Ingredient Spotlight: Capers

Where do capers grow? Any of the arid regions around the Mediterranean where there is so little food that people pick flower buds and pickle them because there is little else to eat.

How are capers harvested? In the morning they are picked manually by local virgins.  By hand, because they are fragile. In the morning, because the moisture keeps them from falling apart. And, by virgins, because they aren’t as worn out in the mornings…

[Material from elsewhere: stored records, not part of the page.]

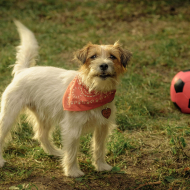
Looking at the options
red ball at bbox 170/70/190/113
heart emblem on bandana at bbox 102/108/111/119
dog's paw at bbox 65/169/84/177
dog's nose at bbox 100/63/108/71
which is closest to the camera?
dog's nose at bbox 100/63/108/71

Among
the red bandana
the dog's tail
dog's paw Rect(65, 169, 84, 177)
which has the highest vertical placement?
the dog's tail

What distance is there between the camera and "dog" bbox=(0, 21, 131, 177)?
361 cm

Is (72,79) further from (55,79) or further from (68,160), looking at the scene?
(68,160)

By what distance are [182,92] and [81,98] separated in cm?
249

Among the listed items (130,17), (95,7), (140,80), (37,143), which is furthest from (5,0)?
(37,143)

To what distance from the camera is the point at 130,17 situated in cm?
1069

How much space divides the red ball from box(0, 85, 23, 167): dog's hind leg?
118 inches

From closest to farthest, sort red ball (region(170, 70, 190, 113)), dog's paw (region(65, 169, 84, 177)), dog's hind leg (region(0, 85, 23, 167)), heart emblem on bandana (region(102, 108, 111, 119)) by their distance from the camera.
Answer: heart emblem on bandana (region(102, 108, 111, 119)) < dog's paw (region(65, 169, 84, 177)) < dog's hind leg (region(0, 85, 23, 167)) < red ball (region(170, 70, 190, 113))

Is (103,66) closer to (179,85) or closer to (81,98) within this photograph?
(81,98)

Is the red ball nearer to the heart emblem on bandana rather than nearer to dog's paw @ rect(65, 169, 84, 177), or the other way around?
the heart emblem on bandana

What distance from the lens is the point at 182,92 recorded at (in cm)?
536

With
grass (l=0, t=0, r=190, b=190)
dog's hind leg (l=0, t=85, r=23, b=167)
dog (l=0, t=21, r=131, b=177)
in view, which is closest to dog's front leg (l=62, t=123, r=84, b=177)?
dog (l=0, t=21, r=131, b=177)

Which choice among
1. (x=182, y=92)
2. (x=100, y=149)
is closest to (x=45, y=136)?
(x=100, y=149)

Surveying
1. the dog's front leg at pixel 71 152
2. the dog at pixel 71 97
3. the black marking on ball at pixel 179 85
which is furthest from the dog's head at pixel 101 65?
the black marking on ball at pixel 179 85
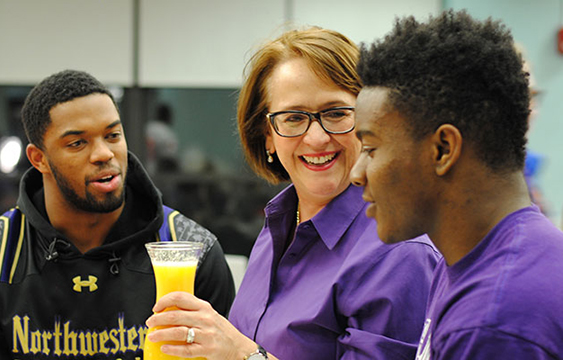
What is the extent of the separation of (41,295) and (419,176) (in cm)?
131

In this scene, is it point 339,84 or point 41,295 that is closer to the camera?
point 339,84

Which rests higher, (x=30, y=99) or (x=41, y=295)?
(x=30, y=99)

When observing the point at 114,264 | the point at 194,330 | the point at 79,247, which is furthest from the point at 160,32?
the point at 194,330

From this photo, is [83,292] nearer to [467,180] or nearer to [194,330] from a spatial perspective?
[194,330]

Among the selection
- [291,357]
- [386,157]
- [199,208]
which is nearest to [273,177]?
[291,357]

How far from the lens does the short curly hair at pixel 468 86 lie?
812 millimetres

Are capers toxic to cats? No, but you can always add a little poison if you like.

How can I tell if my capers have gone bad? Taste one. If it has a bitter, unpleasant, nasty taste it is probably still good.

Should capers be washed before eating? That’s a trick question because you shouldn’t be eating them.

What are the benefits of eating capers? The main benefit is, no one in your household is going to wake up hungry in the middle of the night and eat all your capers… or any of your capers.

No, I mean the health benefits to eating capers? Capers contain a lot of copper. So, if you eat enough of them, you can always find work as a high voltage line.

Can I eat capers right out of the jar? You can, but capers are best enjoyed as an ingredient in dishes that have flavors strong enough to mask the taste of the capers.

My capers have white spots on them. Should I throw them away? Yes.

My capers don’t have white spots on them. Should I throw them away? Again, yes.